Include grape-graphx dependency in your project’s pom.xml.

<dependency>
  <groupId>com.alibaba.graphscope</groupId>
  <artifactId>grape-graphx</artifactId>
  <classifier>shaded</classifier>
  <scope>provided</scope>
  <version>0.19.0</version>
</dependency>

And you also need to configure maven-shaded-plugin with following configuration to make sure the conflicts can be correctly resolved.

<plugin>
    <groupId>org.apache.maven.plugins</groupId>
    <artifactId>maven-shade-plugin</artifactId>
    <executions>
        <execution>
        <goals>
            <goal>shade</goal>
        </goals>
        <phase>package</phase>
        <configuration>
            <filters>
                <filter>
                    <artifact>org.apache.spark:*</artifact>
                    <includes>
                        <include>org/apache/spark/**</include>
                    </includes>
                </filter>
            </filters>
            <relocations>
            <relocation>
                <pattern>org.apache.spark.graphx</pattern>
                <shadedPattern>org.apache.spark.gs.graphx</shadedPattern>
            </relocation>
            </relocations>
        </configuration>
        </execution>
    </executions>
</plugin>

Develop customized GraphX algorithm towards GraphScope.#

Other than the interface provided by GraphX, GraphScope also provide some other graphscope-only features via GSSparkSession. User shall use GSSparkSession instead of SparkSession to make their algorithm runnable on GraphScope.

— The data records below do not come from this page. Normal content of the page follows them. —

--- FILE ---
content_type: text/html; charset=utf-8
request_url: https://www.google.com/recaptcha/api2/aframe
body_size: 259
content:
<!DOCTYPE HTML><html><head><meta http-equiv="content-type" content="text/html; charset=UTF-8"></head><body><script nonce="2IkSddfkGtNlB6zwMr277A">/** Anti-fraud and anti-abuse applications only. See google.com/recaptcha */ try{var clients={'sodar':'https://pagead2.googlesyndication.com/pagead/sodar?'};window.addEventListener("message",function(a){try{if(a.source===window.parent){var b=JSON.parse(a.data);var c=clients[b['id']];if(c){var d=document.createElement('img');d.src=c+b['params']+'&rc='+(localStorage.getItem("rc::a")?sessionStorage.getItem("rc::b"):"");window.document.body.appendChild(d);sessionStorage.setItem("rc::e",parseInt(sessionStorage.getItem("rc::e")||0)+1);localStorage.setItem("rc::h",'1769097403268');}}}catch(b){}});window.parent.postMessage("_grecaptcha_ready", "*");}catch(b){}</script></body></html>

GSSparkSession extends SparkSession with following new methods.

/** GraphScope related param, setting vineyard memory size.
*/
def vineyardMemory(memoryStr: String): Builder =
config("spark.gs.vineyard.memory", memoryStr)

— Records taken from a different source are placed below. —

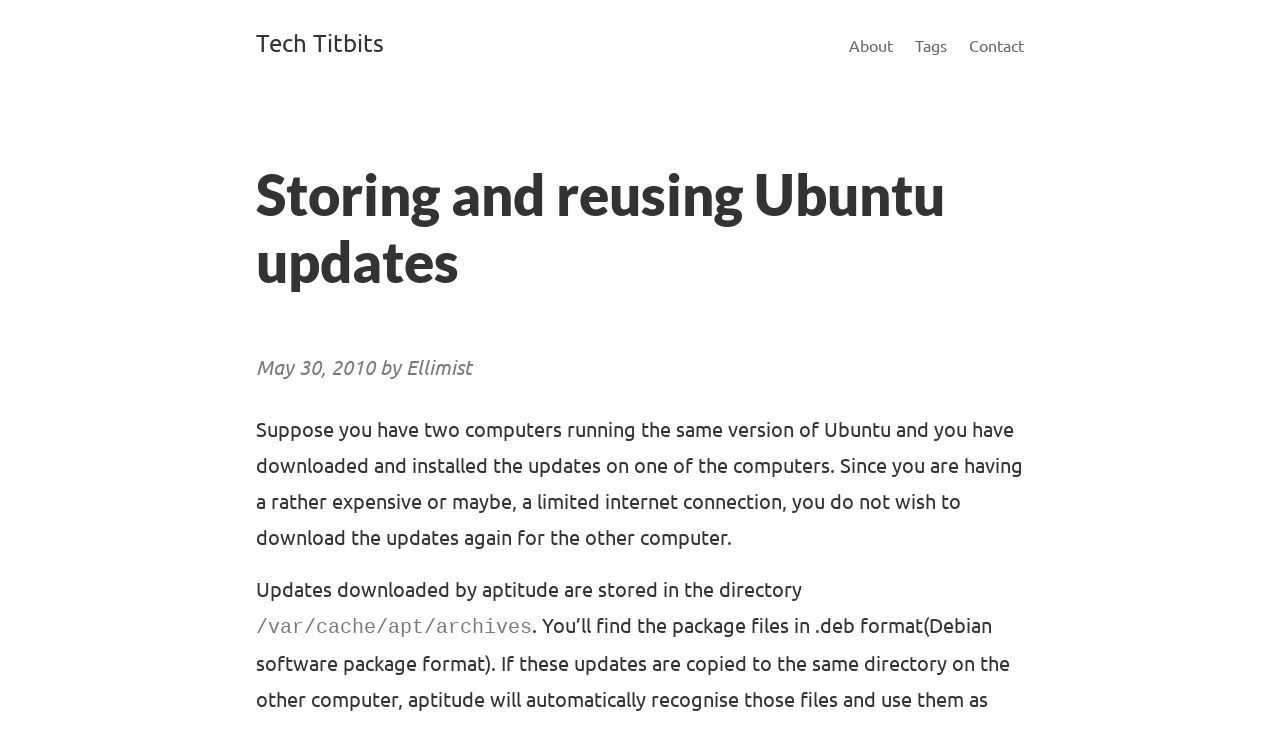

--- FILE ---
content_type: text/html; charset=utf-8
request_url: https://techtitbits.com/2010/05/storing-and-reusing-ubuntu-updates/
body_size: 1656
content:
<!DOCTYPE html>
<html>
<head>
  <meta charset="utf-8">
  <meta http-equiv="X-UA-Compatible" content="IE=edge">
  <title>Storing and reusing Ubuntu updates - Tech Titbits</title>
  <meta name="viewport" content="width=device-width, initial-scale=1">
  <meta name="description" content="">
  <meta name="author" content="">
  <meta name="keywords" content="">
  <link rel="canonical" href="https://techtitbits.com/2010/05/storing-and-reusing-ubuntu-updates/">

  
  

  
  

  
  

  <link rel="stylesheet" type="text/css" href="https://techtitbits.com/css/combined-min.css">
  

  
  
 <script async src="https://www.googletagmanager.com/gtag/js?id=G-LKLWK1CXMN"></script>
 <script>
   window.dataLayer = window.dataLayer || [];
   function gtag(){dataLayer.push(arguments);}
   gtag('js', new Date());

   gtag('config', 'G-LKLWK1CXMN');
 </script>
</head>
<body class="">

<div class="site-wrap">
  <header class="site-header px2 px-responsive">
  <div class="mt2 wrap">
    <div class="measure">
      <a href="https://techtitbits.com" class="site-title">Tech Titbits</a>
      <nav class="site-nav right">
      <a href="https://techtitbits.com/about/">About</a>
<a href="https://techtitbits.com/tags/">Tags</a>
<a href="https://techtitbits.com/contact/">Contact</a>
</form>

      </nav>
      <div class="clearfix"></div>
    </div>
  </div>
</header>

  <div class="post p2 p-responsive wrap" role="main">
    <div class="measure">
      <div class="post-header mb2">
        <h1 class="py2">Storing and reusing Ubuntu updates</h1>
        <span class="post-meta">May 30, 2010  by Ellimist </span><br>
        
      </div>

      <article class="post-content">
      <p>Suppose you have two computers running the same version of Ubuntu and you have downloaded and installed the updates on one of the computers. Since you are having a rather expensive or maybe, a limited internet connection, you do not wish to download the updates again for the other computer.</p>
<p>Updates downloaded by aptitude are stored in the directory <code>/var/cache/apt/archives</code>. You’ll find the package files in .deb format(Debian software package format). If these updates are copied to the same directory on the other computer, aptitude will automatically recognise those files and use them as necessary while updating. You can copy the files using a flash drive or write them to a CD if you wish to.<br>
You can copy the packages using this command :<br>
[bash]sudo cp /var/cache/apt/archives/* /path/to/flash/drive[/bash]</p>
<p>Now connect the flash drive to the other computer and copy the files to the <code>/var/cache/apt/archives/</code> directory there.<br>
After this, you need to update your package information and install the updates found.<br>
Run :<br>
[bash]sudo apt-get update &amp;&amp; sudo apt-get upgrade[/bash]</p>
<p>All the required updates will be installed from the <code>/var/cache/apt/archives/</code> directory(if available). You can also install new packages, and they will not be downloaded if they are available locally.</p>

      </article>

       
      <p class="post-meta">Tags:&nbsp;
        
            
            <a href="https://techtitbits.com/tags//var/cache/apt/archives/">/var/cache/apt/archives/</a>
        
            ,&nbsp;
            <a href="https://techtitbits.com/tags/apt-get">apt-get</a>
        
            ,&nbsp;
            <a href="https://techtitbits.com/tags/aptitude">aptitude</a>
        
            ,&nbsp;
            <a href="https://techtitbits.com/tags/update">update</a>
        
      </p>
       

      
<script>
  var remark_config = {
    host: 'https://c.soumikghosh.com',
    site_id: 'techtitbits.com',
    components: ['embed'],
    max_shown_comments: 100,
    theme: 'light',
    page_title: 'Storing and reusing Ubuntu updates - Tech Titbits',
    no_footer: false,
    locale: 'en',
  };
</script>

<script>!function(e,n){for(var o=0;o<e.length;o++){var r=n.createElement("script"),c=".js",d=n.head||n.body;"noModule"in r?(r.type="module",c=".mjs"):r.async=!0,r.defer=!0,r.src=remark_config.host+"/web/"+e[o]+c,d.appendChild(r)}}(remark_config.components||["embed"],document);</script>
<div id="remark42"></div>
<noscript>Please enable JavaScript to view the comments.</noscript>

    </div>
  </div>
</div>
    <footer class="footer">
      <div class="p2 wrap">
        <div class="measure mt1 center">
      <nav class="social-icons icons">
<a class="fa fa-rss rss" href="/index.xml"></a>

</nav>

          <small>
            Copyright &#169; 2017<br>
            Powered by <a href="http://gohugo.io/" target="_blank">Hugo</a> &amp; <a href="https://github.com/azmelanar/hugo-theme-pixyll" target="_blank">Pixyll</a>
          </small>
        </div>
      </div>
    </footer>

    
    <script src="/js/highlight.pack.js"></script>
    <script>hljs.initHighlightingOnLoad();</script>

    
    


</body>
</html>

/** GraphScope vineyard socket file. Vineyard process should be bound on this address on all workers.
*/
def vineyardSock(filePath: String): Builder = {
config("spark.gs.vineyard.sock", filePath)
}

/** User need to specify the file path to the jar submitted to spark cluster.
*/
def gsSubmitJar(filePath: String): Builder = {
config("spark.gs.submit.jar", filePath)
}

// convert GraphX Graph to GrapeGraph
def toGSGraph[VD: ClassTag, ED: ClassTag](
    graph: Graph[VD, ED]
): GrapeGraphImpl[VD, ED] = {

}

// Load grapeGraph from files.
def loadGraphToGS[VD: ClassTag, ED: ClassTag](
    vFilePath: String,
    eFilePath: String,
    numPartitions: Int
): GrapeGraphImpl[VD, ED] = {
}

Run customized GraphX algorithms on Spark with GraphScope support#

Great performance improvement is observed when running graphx algorithms on GraphScope other than GraphX. To enable GraphScope support, just add necessary arguments to spark-submit shell when submit your job, like Submit example GraphX app to Spark. Just remember to to change jar name, app name and params.